You’ve probably heard of flow. That perfect balance of concentration, energy, attention, and understanding that leads to progress. You’ve probably been in a flow state a few times. It seems magical. You get more done than you expected and when you’re done the result feels right. Everything seems to click and the code is something you’re proud of.
And it’s by no means restricted to development, or just creative endeavors, but also in repetitive, assembly line, types as well. One of my early jobs was at a concrete block factory. Everything from running the molding machine to loading trucks, and pretty much everything in between.
There was a lot of automation, but we also did a bunch of semi-custom work that added manual steps to the process. Particularly the part of putting the finished blocks into cubes on pallets so they could be stored in the yard or loaded for shipment. Some of the patterns we needed to use so the blocks interlocked and didn’t fall off when the truck went around a corner were complicated.

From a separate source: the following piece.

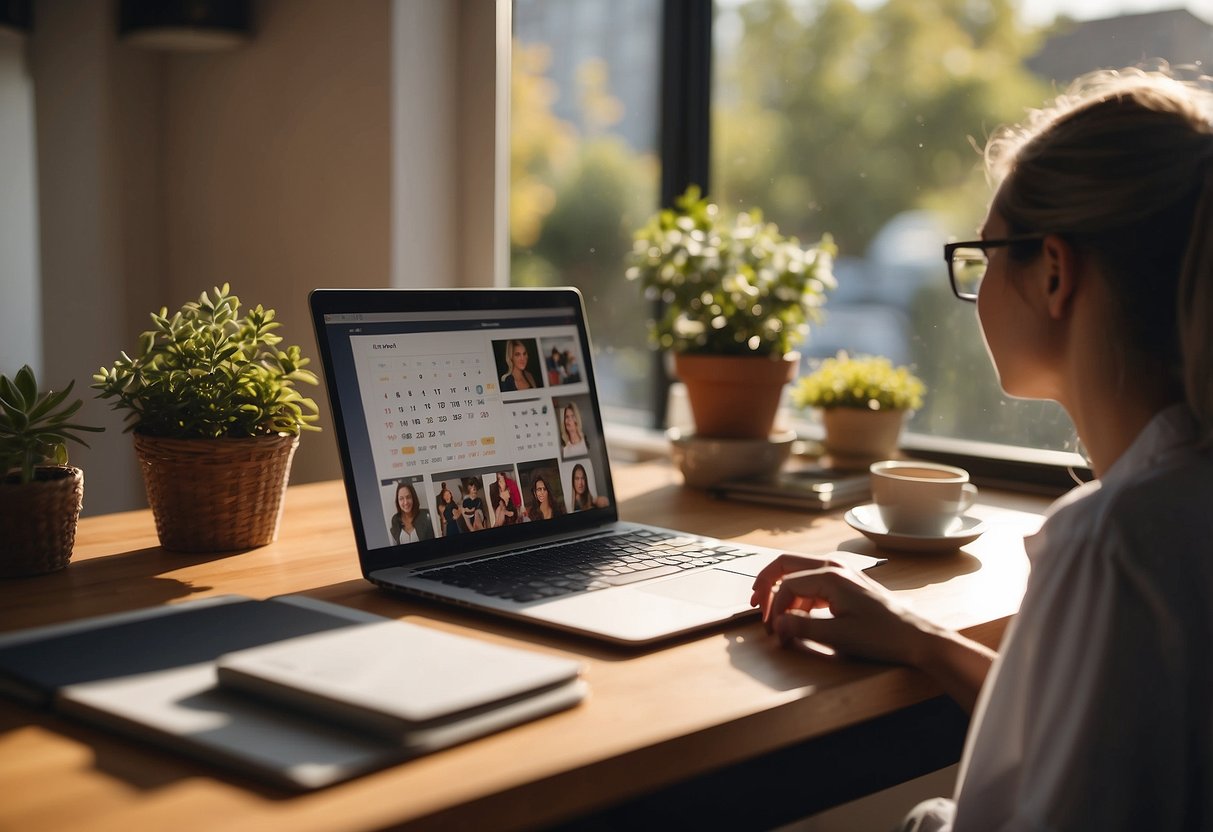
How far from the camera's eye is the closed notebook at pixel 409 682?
0.67 m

Even worse, some of them were rough split, so we had to keep pairs together so they fit well. Some days running the cuber was a struggle. Getting things in just the right place as more blocks kept flying down the line was hard. It felt like Lucy in the candy factory. Nothing seemed to go smoothly and eventually we’d either have to get more people at the cuber or hit the pause button and get caught up. Other days it, with the exact same kind of blocks, and the machine running at the exact same speed, things would just flow.
More relevant to us though is flow as a developer. I think this is an urban legend, but the XKCD page on the Ballmer Peak is real. And there’s certainly truth to the idea of reducing inhibitions to increase creativity. Pretty sure blood-alcohol-content isn’t the best way to get that increase, and stress and anxiety make things worse. So what does go into enabling flow?

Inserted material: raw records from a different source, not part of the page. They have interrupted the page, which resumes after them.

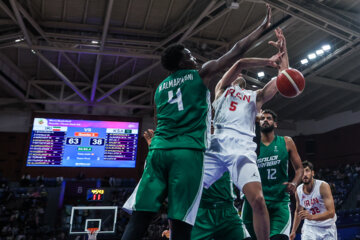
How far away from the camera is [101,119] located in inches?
594

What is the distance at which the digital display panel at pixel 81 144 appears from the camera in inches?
555

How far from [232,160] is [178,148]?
115 cm

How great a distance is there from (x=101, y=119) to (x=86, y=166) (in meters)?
2.32

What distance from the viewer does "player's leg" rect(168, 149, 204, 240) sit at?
1816 mm

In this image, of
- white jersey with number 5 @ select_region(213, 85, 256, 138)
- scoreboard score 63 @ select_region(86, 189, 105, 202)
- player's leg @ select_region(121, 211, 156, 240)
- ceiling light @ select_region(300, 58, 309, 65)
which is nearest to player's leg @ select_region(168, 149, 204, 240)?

The most common way of looking at it is to compare how your skill level at a task compares to the challenge of the task. Seems reasonable. With the caveat that your skill level at a task has an inverse, but non-linear, relationship to how much of a challenge it is. For any given task, the better at it you are, the less of a challenge it will be. The current model looks a lot like
To me that just looks like a color wheel though. It’s visually round, which seems odd, and oddly specific. The sharp boundaries between states just doesn’t feel right.

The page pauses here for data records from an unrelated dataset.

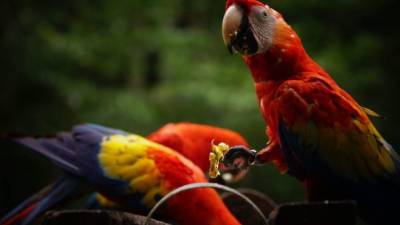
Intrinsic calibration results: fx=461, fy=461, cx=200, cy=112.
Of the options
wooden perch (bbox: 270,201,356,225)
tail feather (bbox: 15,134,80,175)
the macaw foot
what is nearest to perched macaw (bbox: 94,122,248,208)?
tail feather (bbox: 15,134,80,175)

What does feel right, to me at least, is a much older version of that image.
It’s the same author, but 40+ years older. It could probably do with a little more detail on the areas outside of flow, but for visualizing the difference between flow and not flow, I think it captures the real driver, which is a proper balance of skill and challenge. It might be hard to do, but you know you can do it, or it might be easy, and you can do it very easily. Either way, there’s a balance.
That’s why we like flow. Not because the task is easy, but because the mental state is easy. There’s no anxiety, boredom, worry, or apathy to deal with. All of your mental energy can go into accomplishing the task. Which also explains why so much gets done.
But here’s the catch. Flow is productive, but it’s often not growth. At all but the highest challenge/skill levels, you’re doing things that you know how to do. There will be incremental improvement, but to really make a step change to your skill/ability, you need to challenge yourself to go beyond your skill level. And there’s no flow there.